Anyone who has experienced trauma and is undertaking the grueling work to heal knows how critical consistency is and how much a familiar presence can settle an activated nervous system. There’s something soothing about knowing anytime I watch “Survivor,” Jeff Probst will be there and that I can count on him to be the person I’ve come to expect and admire since the first season, “Survivor: Borneo.” There’s reassurance in that. Even as the game has changed over the years with new challenges and many twists and turns (e.g. Exile Island, hidden immunity idols etc.), Jeff Probst is still a constant and that feels very grounding to me. 

I could write about “Survivor” for a lot longer, talking about the brilliance of it, the creativity and forward thinking of producer Mark Burnett and the impact the show has had on culture across the world. I could write more about my favorite (and least favorite) players, moments and locations, the challenges I love and loathe, but for now I will leave it at this, a glimpse into the very real and powerful part the show has played in my ability to manage during lockdown. There is something deeper than all of this that I’m relating to so much right now.

Currently I’m still sheltering in place in NYC. Back in March, I feared this would be the case while simultaneously telling myself there’s no way this could happen. I’m OK sometimes and not OK at other times, managing as best as I can moment to moment, but each week that goes by feels a little harder. There have been some moments of crisis, low moods and severe distress, as well as moments of healing and overcoming, and everything in between. During this time, I’ve reached out to crisis lines and almost was sent to the ER during a time of peak activation where I cried hysterically for hours and felt abandoned and in danger. Alternately, at times I have experienced quiet calm, clarity and resilience inside, reaching out to others and trying to be there for them. 

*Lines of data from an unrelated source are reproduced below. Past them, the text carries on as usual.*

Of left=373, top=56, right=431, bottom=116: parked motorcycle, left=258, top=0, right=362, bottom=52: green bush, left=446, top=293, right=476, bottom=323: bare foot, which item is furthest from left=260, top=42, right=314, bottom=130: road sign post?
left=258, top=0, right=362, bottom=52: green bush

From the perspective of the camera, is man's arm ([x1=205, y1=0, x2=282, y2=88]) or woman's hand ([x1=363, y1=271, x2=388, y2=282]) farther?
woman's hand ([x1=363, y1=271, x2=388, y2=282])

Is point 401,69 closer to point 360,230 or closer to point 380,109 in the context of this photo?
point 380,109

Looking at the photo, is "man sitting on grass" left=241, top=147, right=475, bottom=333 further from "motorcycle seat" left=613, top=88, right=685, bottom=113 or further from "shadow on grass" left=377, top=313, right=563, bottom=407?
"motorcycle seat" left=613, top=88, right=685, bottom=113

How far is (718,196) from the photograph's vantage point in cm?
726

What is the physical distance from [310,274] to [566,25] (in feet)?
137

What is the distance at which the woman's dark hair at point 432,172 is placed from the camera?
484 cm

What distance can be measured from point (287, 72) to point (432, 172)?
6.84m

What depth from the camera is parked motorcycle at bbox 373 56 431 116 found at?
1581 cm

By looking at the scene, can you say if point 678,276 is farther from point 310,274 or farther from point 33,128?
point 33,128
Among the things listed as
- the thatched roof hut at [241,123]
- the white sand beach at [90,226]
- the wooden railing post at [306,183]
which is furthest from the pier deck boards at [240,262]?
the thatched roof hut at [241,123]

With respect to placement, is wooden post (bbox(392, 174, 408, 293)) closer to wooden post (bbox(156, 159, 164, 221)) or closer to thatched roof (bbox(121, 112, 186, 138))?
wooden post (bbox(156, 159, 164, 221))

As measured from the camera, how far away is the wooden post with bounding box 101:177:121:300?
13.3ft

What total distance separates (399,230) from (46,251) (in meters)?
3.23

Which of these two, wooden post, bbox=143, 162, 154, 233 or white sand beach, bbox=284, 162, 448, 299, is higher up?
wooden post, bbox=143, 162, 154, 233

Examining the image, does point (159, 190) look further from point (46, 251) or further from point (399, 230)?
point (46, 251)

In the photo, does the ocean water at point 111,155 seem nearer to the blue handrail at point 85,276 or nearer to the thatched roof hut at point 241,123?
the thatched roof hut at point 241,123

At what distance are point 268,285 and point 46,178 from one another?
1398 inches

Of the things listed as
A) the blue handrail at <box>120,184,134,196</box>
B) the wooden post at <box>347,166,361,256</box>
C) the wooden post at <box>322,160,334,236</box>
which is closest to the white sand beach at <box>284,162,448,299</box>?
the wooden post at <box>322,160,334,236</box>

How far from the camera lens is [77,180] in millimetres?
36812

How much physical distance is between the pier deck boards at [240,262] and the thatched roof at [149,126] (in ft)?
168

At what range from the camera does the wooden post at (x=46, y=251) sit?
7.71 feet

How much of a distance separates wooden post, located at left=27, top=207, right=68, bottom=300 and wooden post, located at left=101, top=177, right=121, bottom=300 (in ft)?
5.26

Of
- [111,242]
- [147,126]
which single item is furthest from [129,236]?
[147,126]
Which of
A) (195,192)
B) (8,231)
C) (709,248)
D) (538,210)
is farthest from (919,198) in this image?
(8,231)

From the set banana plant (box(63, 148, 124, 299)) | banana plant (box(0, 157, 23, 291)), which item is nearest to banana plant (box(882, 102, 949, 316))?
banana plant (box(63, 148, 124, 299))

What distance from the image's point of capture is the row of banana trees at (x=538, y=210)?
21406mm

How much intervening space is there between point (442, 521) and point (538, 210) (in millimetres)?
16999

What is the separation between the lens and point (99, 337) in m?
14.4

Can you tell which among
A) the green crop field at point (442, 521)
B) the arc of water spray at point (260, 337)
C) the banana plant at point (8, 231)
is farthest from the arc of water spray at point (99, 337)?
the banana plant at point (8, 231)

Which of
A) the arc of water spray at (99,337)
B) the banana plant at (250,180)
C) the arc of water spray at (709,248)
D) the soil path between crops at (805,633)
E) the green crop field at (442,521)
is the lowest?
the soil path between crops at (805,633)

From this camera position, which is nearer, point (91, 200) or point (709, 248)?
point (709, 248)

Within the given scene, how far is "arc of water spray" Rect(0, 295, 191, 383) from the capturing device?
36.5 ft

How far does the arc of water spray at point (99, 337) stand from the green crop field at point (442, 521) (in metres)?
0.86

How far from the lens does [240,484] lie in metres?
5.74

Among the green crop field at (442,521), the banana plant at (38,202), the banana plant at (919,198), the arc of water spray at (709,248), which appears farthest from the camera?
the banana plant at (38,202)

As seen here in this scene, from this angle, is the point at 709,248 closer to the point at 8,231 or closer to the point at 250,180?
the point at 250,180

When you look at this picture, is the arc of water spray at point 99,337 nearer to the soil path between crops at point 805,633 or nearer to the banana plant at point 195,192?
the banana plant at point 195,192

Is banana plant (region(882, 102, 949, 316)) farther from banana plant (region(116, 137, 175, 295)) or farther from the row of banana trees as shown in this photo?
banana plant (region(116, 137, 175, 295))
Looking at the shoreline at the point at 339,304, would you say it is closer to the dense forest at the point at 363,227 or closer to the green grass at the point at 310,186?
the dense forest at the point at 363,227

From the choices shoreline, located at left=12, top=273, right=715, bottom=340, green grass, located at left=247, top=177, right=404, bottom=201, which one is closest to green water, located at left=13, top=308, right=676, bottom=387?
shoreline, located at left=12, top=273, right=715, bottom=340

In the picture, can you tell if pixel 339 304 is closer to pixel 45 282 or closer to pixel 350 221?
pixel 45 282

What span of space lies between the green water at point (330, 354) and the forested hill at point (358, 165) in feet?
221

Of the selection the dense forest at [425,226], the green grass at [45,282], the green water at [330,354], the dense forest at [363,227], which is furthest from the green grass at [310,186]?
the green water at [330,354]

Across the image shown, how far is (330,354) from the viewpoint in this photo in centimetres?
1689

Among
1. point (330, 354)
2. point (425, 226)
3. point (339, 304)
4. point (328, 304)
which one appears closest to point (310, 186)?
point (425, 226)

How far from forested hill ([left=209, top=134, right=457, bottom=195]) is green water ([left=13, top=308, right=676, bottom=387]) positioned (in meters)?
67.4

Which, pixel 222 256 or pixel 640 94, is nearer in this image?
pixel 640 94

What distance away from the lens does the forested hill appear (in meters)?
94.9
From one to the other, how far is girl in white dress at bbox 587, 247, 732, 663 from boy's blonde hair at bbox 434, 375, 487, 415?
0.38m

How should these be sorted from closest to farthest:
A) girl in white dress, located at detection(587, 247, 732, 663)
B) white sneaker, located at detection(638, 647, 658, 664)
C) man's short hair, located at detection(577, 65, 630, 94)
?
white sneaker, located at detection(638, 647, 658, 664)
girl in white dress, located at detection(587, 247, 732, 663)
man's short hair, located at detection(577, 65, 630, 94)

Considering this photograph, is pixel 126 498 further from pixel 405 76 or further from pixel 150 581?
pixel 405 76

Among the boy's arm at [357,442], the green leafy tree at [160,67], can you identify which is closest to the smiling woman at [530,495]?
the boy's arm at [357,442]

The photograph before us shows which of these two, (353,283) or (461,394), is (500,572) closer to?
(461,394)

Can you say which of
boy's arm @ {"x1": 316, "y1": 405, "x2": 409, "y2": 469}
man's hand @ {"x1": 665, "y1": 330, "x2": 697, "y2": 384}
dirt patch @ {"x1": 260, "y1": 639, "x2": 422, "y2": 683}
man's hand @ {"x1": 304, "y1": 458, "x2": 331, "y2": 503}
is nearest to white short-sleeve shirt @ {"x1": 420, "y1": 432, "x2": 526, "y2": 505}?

Throughout it all, “Survivor” has been the backdrop to each day that has gone by, a familiar companion at night when the busyness of the work day ends and the loneliness is unbearable, a lifeline when no other coping strategy seems to calm me down, and a reminder that the simple things in life and what we sometimes take for granted are the most important. “Survivor” connects to the resilience and fight within me, reminding me to never give up and open my heart to the limitless possibilities that exist in life. Each of us as human beings are capable of immense resilience and have more capacity than we know to endure the challenges that come our way, survive and overcome.